Starting at the line with "Considering the image, what" in it, reproduce each line below through the last one, exactly, and include nothing else.

--- Start Stored records ---

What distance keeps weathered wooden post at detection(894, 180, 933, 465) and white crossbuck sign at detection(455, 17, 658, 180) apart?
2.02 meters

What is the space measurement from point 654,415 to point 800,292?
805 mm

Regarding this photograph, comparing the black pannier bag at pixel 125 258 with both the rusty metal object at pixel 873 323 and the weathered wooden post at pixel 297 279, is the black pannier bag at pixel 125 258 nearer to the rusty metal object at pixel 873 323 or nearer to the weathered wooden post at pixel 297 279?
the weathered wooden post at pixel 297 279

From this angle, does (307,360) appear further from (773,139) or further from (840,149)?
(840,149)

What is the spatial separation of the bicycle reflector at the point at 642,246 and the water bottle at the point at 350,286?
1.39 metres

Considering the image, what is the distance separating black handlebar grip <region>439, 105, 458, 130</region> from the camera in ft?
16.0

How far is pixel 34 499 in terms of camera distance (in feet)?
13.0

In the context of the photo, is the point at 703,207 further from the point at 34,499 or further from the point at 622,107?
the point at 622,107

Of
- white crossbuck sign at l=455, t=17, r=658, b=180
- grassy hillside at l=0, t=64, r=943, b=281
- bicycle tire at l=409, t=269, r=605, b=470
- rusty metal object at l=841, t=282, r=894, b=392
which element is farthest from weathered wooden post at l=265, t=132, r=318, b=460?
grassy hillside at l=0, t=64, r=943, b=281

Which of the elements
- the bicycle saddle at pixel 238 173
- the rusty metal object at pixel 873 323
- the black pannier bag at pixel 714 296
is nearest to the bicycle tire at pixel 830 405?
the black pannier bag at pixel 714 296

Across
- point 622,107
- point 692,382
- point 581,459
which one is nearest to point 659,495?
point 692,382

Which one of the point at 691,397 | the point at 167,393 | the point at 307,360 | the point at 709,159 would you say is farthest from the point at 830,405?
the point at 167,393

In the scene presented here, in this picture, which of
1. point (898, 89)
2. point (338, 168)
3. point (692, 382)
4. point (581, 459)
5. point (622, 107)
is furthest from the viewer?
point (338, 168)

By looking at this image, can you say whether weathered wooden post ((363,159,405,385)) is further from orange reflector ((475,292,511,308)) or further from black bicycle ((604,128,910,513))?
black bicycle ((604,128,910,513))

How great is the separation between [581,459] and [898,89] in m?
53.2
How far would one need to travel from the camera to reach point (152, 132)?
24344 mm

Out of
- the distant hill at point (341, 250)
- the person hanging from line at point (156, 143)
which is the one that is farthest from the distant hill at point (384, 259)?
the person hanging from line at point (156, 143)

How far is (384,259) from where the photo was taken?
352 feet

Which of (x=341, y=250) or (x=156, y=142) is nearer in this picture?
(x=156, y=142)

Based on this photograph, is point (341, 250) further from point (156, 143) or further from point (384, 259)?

--- End Stored records ---

Result of this task ▸
Considering the image, what is the distance separating black handlebar grip <region>439, 105, 458, 130</region> from the camera in ft?
16.0

How far is pixel 34 499 in terms of camera distance (in feet)?
13.0

In the context of the photo, is the point at 703,207 further from the point at 34,499 or further from the point at 622,107?
the point at 622,107

Of
- white crossbuck sign at l=455, t=17, r=658, b=180
- grassy hillside at l=0, t=64, r=943, b=281
- bicycle tire at l=409, t=269, r=605, b=470
- rusty metal object at l=841, t=282, r=894, b=392
which element is farthest from weathered wooden post at l=265, t=132, r=318, b=460?
grassy hillside at l=0, t=64, r=943, b=281

Which of the elements
- the bicycle saddle at pixel 238 173
- the rusty metal object at pixel 873 323
- the black pannier bag at pixel 714 296
is nearest to the bicycle tire at pixel 830 405?
the black pannier bag at pixel 714 296

Across
- point 622,107
- point 692,382
- point 581,459
which one is nearest to point 659,495?
point 692,382

Which one of the point at 691,397 | the point at 167,393 | the point at 307,360 | the point at 709,159 would you say is farthest from the point at 830,405?
the point at 167,393

In the scene presented here, in this picture, which of
1. point (898, 89)
2. point (338, 168)
3. point (692, 382)
4. point (581, 459)
5. point (622, 107)
is furthest from the viewer?
point (338, 168)

By looking at this image, can you say whether weathered wooden post ((363,159,405,385)) is further from orange reflector ((475,292,511,308)) or further from black bicycle ((604,128,910,513))?
black bicycle ((604,128,910,513))

How great is the separation between [581,459] and [898,89] in m?
53.2
How far would one need to travel from the camera to reach point (152, 132)?
24344 mm

Out of
- the distant hill at point (341, 250)
- the person hanging from line at point (156, 143)
which is the one that is farthest from the distant hill at point (384, 259)?
the person hanging from line at point (156, 143)

How far is (384,259) from where the photo was taken?
352 feet

Which of (x=341, y=250) or (x=156, y=142) is nearer in this picture?
(x=156, y=142)

Based on this photograph, is point (341, 250) further from point (156, 143) or further from point (384, 259)?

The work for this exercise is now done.